Endocrine Abstracts

Introduction: Sertoli–Leydig cell tumours are rare tumours which account for <1% of all solid ovarian tumors. It mostly occurs in 2–4° decades of life. Rapidly progessing symptoms/signs of androgen excess suggest the presence of and androgen secreting tumor.

Case: Two postmenopausal patients (50 and 57 year-old) were referred to our Endocrinology Clinic for evaluation of worsening hirsutism. Both of patients had manifestations of hyperandrogenism symptoms such as increasing growth and coarseness of hair body and androgenic alopesia. They had no voice and weight changes, fatigue or galactorrhea. Their modified Ferriman–Gallwey score were 19 and 36. Laboratory studies revealed normal complete blood counts, liver and kidney tests. Both of them have had diabetes (for 2 and 3 years, respectively). Endocrinologic work-up revealed normal hormone levels except for increased levels of total and free testosterone. Pelvic ultrasonographic findings were normal in first patient and there was 1×1 right ovarian mass in USG in second patient. Magnetic resonance (MR) imaging of the abdomen and pelvis were performed, which demonstrated normal adrenal glands in both. The left ovary measured 2.6×1.9 cm in first patient and no enlargement or ovarian tumor was visualised in second patient. Positron emission tomography revealed increased metabolic activity in left ovary of first patient and was normal in second patient. Bilateral salpingo-oophorectomy were performed in both patients.
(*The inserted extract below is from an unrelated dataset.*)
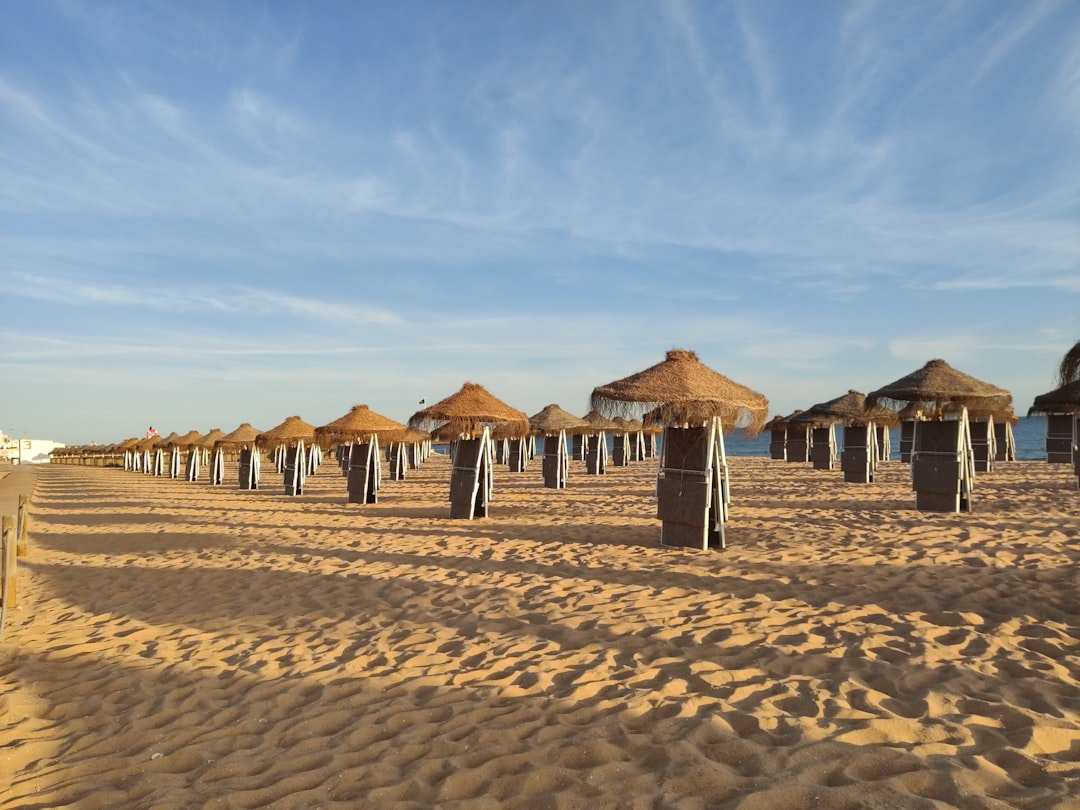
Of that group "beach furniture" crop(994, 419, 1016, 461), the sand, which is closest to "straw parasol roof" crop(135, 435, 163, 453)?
the sand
Pathologic examination revealed 1.5 cm mass in the left ovary in first patient and 2.5 cm mass in the right ovary of second patient which were both diagnosed as Leydig cell tumor. After operation virilisation signs have almost completely disappeared and testesterone levels returned to normal in two patients.

Result: Diagnosing Leydig cell tumors can be challenging, even it is seen in younger age groups, it should not be dismissed in postmenopausal hyperandrogenism differential diagnosis.